A persistent questioner at a campaign stop Thursday grilled Barack Obama on his ties to a professor with pro-Palestinian views, prompting Obama to speak at some length against "guilt by association" and about his support for the Jewish community.
The at-times heated exchange occurred during a town hall event held at a synagogue in Boca Raton, Fla. The questioner focused on Obama's relationship to Rashid Khalidi, a professor of Arab studies at Columbia University who has drawn fire for some of his criticisms of Israel.
Obama responded by saying he has met Khalidi and spoken with him in an academic context, when Obama was teaching at the University of Chicago.
"He is not one of my advisers.

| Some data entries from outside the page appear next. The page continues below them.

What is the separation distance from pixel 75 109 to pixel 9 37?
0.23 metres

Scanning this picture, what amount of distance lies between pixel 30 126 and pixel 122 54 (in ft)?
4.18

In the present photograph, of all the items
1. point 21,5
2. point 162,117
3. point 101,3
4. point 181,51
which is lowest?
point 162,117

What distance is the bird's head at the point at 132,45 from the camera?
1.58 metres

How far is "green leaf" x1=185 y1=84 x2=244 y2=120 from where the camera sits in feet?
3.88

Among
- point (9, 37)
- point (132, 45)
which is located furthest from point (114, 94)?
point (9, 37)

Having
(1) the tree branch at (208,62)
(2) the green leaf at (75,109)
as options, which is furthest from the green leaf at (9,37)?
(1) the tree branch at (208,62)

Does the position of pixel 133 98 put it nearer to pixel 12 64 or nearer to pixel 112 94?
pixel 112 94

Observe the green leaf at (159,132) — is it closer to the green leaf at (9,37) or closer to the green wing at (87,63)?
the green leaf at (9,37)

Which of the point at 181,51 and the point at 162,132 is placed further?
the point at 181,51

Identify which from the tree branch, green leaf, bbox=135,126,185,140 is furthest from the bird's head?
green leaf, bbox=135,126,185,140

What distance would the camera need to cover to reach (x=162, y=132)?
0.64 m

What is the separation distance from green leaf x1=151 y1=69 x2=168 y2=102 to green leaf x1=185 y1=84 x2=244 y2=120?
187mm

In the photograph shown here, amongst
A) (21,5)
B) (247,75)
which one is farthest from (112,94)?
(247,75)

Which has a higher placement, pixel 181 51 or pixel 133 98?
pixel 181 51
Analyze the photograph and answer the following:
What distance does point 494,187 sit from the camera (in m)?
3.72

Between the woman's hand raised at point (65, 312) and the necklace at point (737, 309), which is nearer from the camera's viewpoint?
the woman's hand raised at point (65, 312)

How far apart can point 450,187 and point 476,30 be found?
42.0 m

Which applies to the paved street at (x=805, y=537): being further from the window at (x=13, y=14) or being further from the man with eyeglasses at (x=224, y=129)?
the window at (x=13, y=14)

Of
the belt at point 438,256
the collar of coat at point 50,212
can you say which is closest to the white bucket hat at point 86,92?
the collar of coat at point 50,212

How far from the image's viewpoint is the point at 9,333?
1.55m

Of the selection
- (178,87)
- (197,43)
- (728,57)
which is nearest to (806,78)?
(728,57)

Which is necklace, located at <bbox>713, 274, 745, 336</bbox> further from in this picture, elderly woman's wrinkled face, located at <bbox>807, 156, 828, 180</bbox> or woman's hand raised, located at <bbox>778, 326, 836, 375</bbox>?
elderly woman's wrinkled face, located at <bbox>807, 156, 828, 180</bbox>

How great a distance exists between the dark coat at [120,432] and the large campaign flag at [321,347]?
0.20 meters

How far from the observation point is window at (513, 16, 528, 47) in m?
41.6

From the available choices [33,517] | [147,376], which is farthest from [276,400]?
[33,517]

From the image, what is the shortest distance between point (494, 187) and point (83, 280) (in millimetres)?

He's not one of my foreign policy people," Obama said. "He is a respected scholar, although he vehemently disagrees with a lot of Israel's policy."
Obama then objected to the suggestion that his contacts with Khalidi mean he shares Khalidi's views.
"Part of my philosophy … is I believe in listening to people even when I disagree with them," Obama said. "And part of the reason that the Jewish community in Chicago is so close to me is because they know that on many occasions I've spoken out vigorously against anti-Semitism, even in my own community, even when it's not convenient.
"But that doesn't mean that I'm not listening to different perspectives on a whole host of issues. That's part of my job as an elected official. That will be part of my job as president."
Obama has also come under fire from some critics for his ties to William Ayers, a college professor who once was a member of the violent radical group Weather Underground. Obama has responded similarly to those criticisms, saying that he knows Ayers but doesn't share his views.
Some Jewish voters are turned off by Obama's willingness to negotiate with countries like Iran and Syria. Others reject Obama because of e-mails spreading false rumors about him.
Obama has stressed that he wouldn't negotiate with the militant Palestinian group Hamas and is promising an "unshakable commitment" to Israel if he is elected president.
The Illinois senator also says he hopes his presidency would help improve strained relations between American black and Jewish communities.
Democratic presidential candidates didn't campaign in Florida during the primary, but Obama is focusing on the state now that he's close to wrapping up the nomination.